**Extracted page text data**
════════════════════

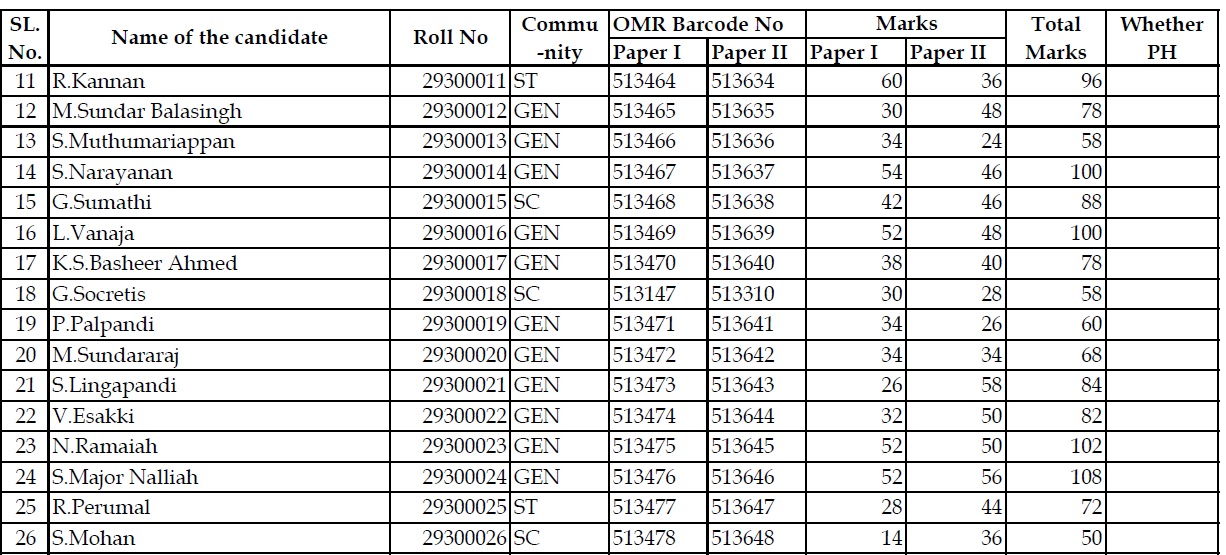 | SL. No. | Name of the candidate | Roll No | Commu-nity | OMR Barcode No Paper I | OMR Barcode No Paper II | Marks Paper I | Marks Paper II | Total Marks | Whether PH |
|---|---|---|---|---|---|---|---|---|---|
| 11 | R.Kannan | 29300011 | ST | 513464 | 513634 | 60 | 36 | 96 | |
| 12 | M.Sundar Balasingh | 29300012 | GEN | 513465 | 513635 | 30 | 48 | 78 | |
| 13 | S.Muthumariappan | 29300013 | GEN | 513466 | 513636 | 34 | 24 | 58 | |
| 14 | S.Narayanan | 29300014 | GEN | 513467 | 513637 | 54 | 46 | 100 | |
| 15 | G.Sumathi | 29300015 | SC | 513468 | 513638 | 42 | 46 | 88 | |
| 16 | L.Vanaja | 29300016 | GEN | 513469 | 513639 | 52 | 48 | 100 | |
| 17 | K.S.Basheer Ahmed | 29300017 | GEN | 513470 | 513640 | 38 | 40 | 78 | |
| 18 | G.Socretis | 29300018 | SC | 513147 | 513310 | 30 | 28 | 58 | |
| 19 | P.Palpandi | 29300019 | GEN | 513471 | 513641 | 34 | 26 | 60 | |
| 20 | M.Sundararaj | 29300020 | GEN | 513472 | 513642 | 34 | 34 | 68 | |
| 21 | S.Lingapandi | 29300021 | GEN | 513473 | 513643 | 26 | 58 | 84 | |
| 22 | V.Esakki | 29300022 | GEN | 513474 | 513644 | 32 | 50 | 82 | |
| 23 | N.Ramaiah | 29300023 | GEN | 513475 | 513645 | 52 | 50 | 102 | |
| 24 | S.Major Nalliah | 29300024 | GEN | 513476 | 513646 | 52 | 56 | 108 | |
| 25 | R.Perumal | 29300025 | ST | 513477 | 513647 | 28 | 44 | 72 | |
| 26 | S.Mohan | 29300026 | SC | 513478 | 513648 | 14 | 36 | 50 | |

════════════════════

**WHAT THE TASK REQUIRES**
Could you retype exactly the lines from the one containing "28 | 44 | 72 | |" through the final line of the data above, and no others?

**WRITTEN REPLY**
| 25 | R.Perumal | 29300025 | ST | 513477 | 513647 | 28 | 44 | 72 | |
| 26 | S.Mohan | 29300026 | SC | 513478 | 513648 | 14 | 36 | 50 | |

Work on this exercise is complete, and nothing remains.